Source text:
'''

Lecture 5 - Gas Chromatography And HPLC Flashcards
GC column / oven
Capillary (usually)
Flow of gas through system is dependent on size of column
Separation based on the affinity of compounds for the
stationary…. and mobile phase (In GC its mainly the stationary phase)
Isothermal - keeping it at one temperature
Working outside to the inside:
There is a polyimide protective coating (copper coloured)
Then fused silica
Then the stationary phase (thin film of the high bp liquid)
Capillary column properties
• Length: doubling the length gives small improvements in separating power, but increases run time
• Inner diameter: a narrower i.d. provides a much higher resolution but can hold less sample
• Film thickness: a thicker film retains compounds for longer, so is good for analysis of more volatile compounds
• Stationary Phase chemistry: the make-up of the inner coating defines how compounds will separate
What does each part of this mean (talking about capillary column)
SH-Rtx^tm - 5 MS 30m x 0.25 mm x 0.25 um
1 2 3 4 5 6
1- brand
2- stationary phase type
3- stationary phase modifications (eg lower bleed, suited for acids etc)

'''

Exercise set:
- A) Using the gas chromatography flashcards, answer the following:
(i) What material is the protective coating on the outside of the column made of?
(ii) What does a narrower inner diameter provide, and what is its drawback?
(iii) What does "isothermal" mean?
- B) Copy everything in the gas chromatography flashcards from "Then fused silica" down to "for acids etc)", swapping "compounds" for "analytes" wherever it occurs.

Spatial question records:
'''

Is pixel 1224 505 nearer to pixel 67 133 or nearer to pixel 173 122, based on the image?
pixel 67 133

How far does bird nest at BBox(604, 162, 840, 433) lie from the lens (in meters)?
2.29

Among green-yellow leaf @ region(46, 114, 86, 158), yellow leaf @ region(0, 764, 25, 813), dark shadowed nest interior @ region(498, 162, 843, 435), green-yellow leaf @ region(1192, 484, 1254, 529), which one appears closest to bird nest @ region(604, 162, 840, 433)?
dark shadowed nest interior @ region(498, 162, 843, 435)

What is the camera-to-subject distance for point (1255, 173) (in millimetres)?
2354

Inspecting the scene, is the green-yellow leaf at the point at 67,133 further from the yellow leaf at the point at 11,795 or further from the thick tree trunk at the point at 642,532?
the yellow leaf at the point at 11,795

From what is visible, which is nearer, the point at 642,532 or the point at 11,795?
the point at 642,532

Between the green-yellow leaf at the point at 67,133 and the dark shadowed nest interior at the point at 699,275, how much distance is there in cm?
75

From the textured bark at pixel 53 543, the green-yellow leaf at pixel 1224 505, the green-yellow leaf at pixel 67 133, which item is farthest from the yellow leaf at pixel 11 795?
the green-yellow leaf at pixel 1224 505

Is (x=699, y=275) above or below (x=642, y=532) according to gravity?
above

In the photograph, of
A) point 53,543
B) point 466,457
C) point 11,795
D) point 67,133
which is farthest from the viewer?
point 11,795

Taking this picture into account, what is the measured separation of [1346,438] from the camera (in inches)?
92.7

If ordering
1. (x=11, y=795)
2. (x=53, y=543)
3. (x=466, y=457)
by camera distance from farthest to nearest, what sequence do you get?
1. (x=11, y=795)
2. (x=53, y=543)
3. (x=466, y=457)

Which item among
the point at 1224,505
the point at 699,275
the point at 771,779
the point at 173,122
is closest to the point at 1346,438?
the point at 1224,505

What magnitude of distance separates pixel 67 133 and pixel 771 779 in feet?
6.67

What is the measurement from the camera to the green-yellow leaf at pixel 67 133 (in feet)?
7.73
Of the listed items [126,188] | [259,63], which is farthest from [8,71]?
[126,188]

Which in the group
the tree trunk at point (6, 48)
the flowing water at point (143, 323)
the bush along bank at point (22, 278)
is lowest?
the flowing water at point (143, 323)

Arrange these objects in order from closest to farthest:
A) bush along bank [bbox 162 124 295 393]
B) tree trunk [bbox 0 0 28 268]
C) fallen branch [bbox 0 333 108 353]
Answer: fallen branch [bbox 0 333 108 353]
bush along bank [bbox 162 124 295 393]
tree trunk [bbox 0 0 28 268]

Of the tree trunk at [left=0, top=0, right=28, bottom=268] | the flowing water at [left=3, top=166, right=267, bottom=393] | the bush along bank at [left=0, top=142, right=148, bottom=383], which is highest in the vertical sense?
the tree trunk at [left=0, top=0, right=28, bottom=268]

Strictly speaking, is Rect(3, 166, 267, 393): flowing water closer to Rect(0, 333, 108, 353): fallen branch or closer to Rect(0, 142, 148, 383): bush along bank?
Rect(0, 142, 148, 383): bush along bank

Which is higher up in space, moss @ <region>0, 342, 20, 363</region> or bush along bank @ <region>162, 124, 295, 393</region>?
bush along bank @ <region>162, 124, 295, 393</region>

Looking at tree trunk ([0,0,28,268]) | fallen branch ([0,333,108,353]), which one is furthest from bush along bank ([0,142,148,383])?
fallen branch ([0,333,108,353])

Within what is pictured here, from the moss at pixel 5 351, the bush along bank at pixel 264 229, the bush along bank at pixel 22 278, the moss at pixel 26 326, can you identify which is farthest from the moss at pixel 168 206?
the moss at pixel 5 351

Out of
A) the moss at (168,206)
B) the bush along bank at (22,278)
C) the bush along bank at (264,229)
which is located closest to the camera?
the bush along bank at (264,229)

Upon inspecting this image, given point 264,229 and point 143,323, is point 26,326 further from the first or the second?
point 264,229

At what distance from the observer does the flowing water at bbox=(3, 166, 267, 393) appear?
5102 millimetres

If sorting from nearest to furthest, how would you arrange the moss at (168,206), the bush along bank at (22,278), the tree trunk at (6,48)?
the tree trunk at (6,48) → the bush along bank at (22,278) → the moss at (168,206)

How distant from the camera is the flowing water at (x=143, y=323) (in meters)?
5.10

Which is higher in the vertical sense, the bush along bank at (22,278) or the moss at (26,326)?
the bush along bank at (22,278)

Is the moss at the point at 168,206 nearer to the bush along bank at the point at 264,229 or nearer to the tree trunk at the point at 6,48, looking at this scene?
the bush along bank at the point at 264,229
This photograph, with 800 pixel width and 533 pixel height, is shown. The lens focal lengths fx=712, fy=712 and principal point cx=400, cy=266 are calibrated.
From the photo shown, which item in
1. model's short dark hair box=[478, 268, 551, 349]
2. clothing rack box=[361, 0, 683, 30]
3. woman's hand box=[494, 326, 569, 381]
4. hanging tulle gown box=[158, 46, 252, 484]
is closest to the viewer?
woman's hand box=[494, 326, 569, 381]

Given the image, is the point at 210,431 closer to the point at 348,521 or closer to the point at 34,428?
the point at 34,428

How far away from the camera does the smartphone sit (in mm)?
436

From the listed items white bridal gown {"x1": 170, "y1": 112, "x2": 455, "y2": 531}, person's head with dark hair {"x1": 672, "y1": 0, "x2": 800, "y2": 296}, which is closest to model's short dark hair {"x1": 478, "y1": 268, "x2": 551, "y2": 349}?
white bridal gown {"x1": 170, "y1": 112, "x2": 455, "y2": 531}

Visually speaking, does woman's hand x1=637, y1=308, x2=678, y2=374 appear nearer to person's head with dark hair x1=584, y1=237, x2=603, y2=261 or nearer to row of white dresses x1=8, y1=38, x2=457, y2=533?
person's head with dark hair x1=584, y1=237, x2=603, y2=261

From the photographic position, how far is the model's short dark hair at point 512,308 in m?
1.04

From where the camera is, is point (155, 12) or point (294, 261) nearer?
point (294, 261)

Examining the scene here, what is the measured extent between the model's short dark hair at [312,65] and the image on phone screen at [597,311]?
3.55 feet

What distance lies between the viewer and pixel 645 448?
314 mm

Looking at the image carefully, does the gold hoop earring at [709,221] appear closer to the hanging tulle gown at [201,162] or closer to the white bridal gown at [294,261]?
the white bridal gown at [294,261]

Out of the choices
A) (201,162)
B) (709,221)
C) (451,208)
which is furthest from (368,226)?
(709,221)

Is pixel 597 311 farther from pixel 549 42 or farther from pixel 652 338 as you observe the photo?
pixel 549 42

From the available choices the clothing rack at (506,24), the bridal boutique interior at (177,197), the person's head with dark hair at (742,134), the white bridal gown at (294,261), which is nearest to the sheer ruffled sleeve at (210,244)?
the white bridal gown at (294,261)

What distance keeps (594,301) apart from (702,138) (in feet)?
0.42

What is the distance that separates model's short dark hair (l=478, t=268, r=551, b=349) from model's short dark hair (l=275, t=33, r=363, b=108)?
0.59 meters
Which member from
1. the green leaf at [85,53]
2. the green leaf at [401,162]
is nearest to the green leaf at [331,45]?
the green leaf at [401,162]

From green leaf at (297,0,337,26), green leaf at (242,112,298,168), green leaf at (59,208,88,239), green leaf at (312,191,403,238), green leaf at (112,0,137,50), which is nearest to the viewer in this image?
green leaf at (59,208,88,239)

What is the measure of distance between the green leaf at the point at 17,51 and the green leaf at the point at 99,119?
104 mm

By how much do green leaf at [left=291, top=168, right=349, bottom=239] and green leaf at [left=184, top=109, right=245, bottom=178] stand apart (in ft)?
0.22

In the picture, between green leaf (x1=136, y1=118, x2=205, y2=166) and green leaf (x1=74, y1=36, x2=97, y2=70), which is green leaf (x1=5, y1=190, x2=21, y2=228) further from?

'''

Outputs in order:
- A)
(i) Polyimide (copper colored)
(ii) Much higher resolution, but it can hold less sample
(iii) Keeping it at one temperature

- B)
Then fused silica
Then the stationary phase (thin film of the high bp liquid)
Capillary column properties
• Length: doubling the length gives small improvements in separating power, but increases run time
• Inner diameter: a narrower i.d. provides a much higher resolution but can hold less sample
• Film thickness: a thicker film retains analytes for longer, so is good for analysis of more volatile analytes
• Stationary Phase chemistry: the make-up of the inner coating defines how analytes will separate
What does each part of this mean (talking about capillary column)
SH-Rtx^tm - 5 MS 30m x 0.25 mm x 0.25 um
1 2 3 4 5 6
1- brand
2- stationary phase type
3- stationary phase modifications (eg lower bleed, suited for acids etc)